Or What About Nieeeeeeeetzsche?!
Back in the days I really hated small talk. You could even say I looked down on it as uninteresting things people say, when they have nothing else to say. But something within me changed the last year or two and I started to grasp that small talk is more a game of harmony than an exchange of important information. In other words it’s a game similar to music. The goal? Uncertain… I mean why do you listen to music?! And I assume you do. With small talk Likewise with small talk.
Sometimes you really just need to beat some time, but the goal could also be to lead up to more interesting conversations.
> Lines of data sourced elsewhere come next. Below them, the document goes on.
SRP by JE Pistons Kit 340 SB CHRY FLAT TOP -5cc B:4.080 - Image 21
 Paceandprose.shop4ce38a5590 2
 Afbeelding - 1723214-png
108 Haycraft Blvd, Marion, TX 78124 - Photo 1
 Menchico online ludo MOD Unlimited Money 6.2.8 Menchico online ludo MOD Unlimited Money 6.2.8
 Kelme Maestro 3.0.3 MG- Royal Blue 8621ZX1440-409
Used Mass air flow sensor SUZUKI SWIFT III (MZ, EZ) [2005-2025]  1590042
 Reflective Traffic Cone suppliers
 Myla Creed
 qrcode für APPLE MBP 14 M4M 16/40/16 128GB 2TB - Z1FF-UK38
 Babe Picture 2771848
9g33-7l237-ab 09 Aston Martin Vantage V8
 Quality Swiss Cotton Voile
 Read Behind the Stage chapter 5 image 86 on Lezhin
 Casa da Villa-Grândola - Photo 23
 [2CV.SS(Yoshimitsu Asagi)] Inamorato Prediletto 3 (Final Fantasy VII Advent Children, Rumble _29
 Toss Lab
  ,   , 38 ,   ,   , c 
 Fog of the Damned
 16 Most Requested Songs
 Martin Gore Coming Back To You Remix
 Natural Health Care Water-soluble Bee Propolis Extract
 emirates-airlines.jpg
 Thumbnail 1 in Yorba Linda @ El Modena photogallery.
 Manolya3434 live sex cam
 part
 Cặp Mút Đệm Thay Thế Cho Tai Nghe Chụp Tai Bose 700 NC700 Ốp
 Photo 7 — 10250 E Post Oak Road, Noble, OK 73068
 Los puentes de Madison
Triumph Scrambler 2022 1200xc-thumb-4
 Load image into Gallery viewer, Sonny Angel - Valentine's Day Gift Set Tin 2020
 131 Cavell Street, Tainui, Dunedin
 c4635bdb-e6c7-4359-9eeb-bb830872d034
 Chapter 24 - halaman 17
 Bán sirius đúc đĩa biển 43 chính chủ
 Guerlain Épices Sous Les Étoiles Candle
I mean you can’t start talking about Nietzsche with a complete stranger1. Similar to complicated music genres like Progressive Rock or Jazz you first need an introduction that opens up the possibility for more complicated stuff later on.
The Melody Of Everyday Life In The Form Of Small Talk
I really started noticing this, when I stopped listening to music in the bus and instead started observing my surroundings. I don’t eavesdrop on whole conversations, but I witnessed that conversations have patterns, that are somewhat melodic. At least the good ones! There are always patterns that are repeated. Like for example one topic or sometimes even just one word to which the conversation leads back again and again. And sometimes it even feels like people are playing different instruments… One plays an instruments that supplements the conversation with additional information. Another one plays in a manner of speaking the lead guitar.
Recently I started listen to book “How to Talk to Anyone”2as an audiobook and by what the author describes I see my observations confirmed. That’s why I came up with the idea of writing this short post
A Short Computer Scientist Perspective On Gut Feeling
I’m still more akin to big talk to be honest… On the other side I also have to admit that it just feels wrong to start a conversation with certain topics. Even disregarding the potential interests of your conversation partners, you still should adjust what you’re saying to the general mood. If a friend is already nervous you probably shouldn’t be bothering him with even more with plans for the future.And if someone is tired it’s probably a bad idea to confront the person with a difficult mathematical riddle.
I don’t say that you have to calculate every sentence and word your say3, but rather to trust your gut feeling about what would fit in a given situation. Social situations are really complicated Mathematics… So complicated that it is only feasible to approximately solve them with a good heuristic. I’m speaking of your gut feeling! It is your personal heuristic. And if you do so you will find out, that probably more people than you thought want to talk about the big topics and you just need a good build-up to get there! And then you’re finally good to go to talk about Nietzsche ot whatever else you want.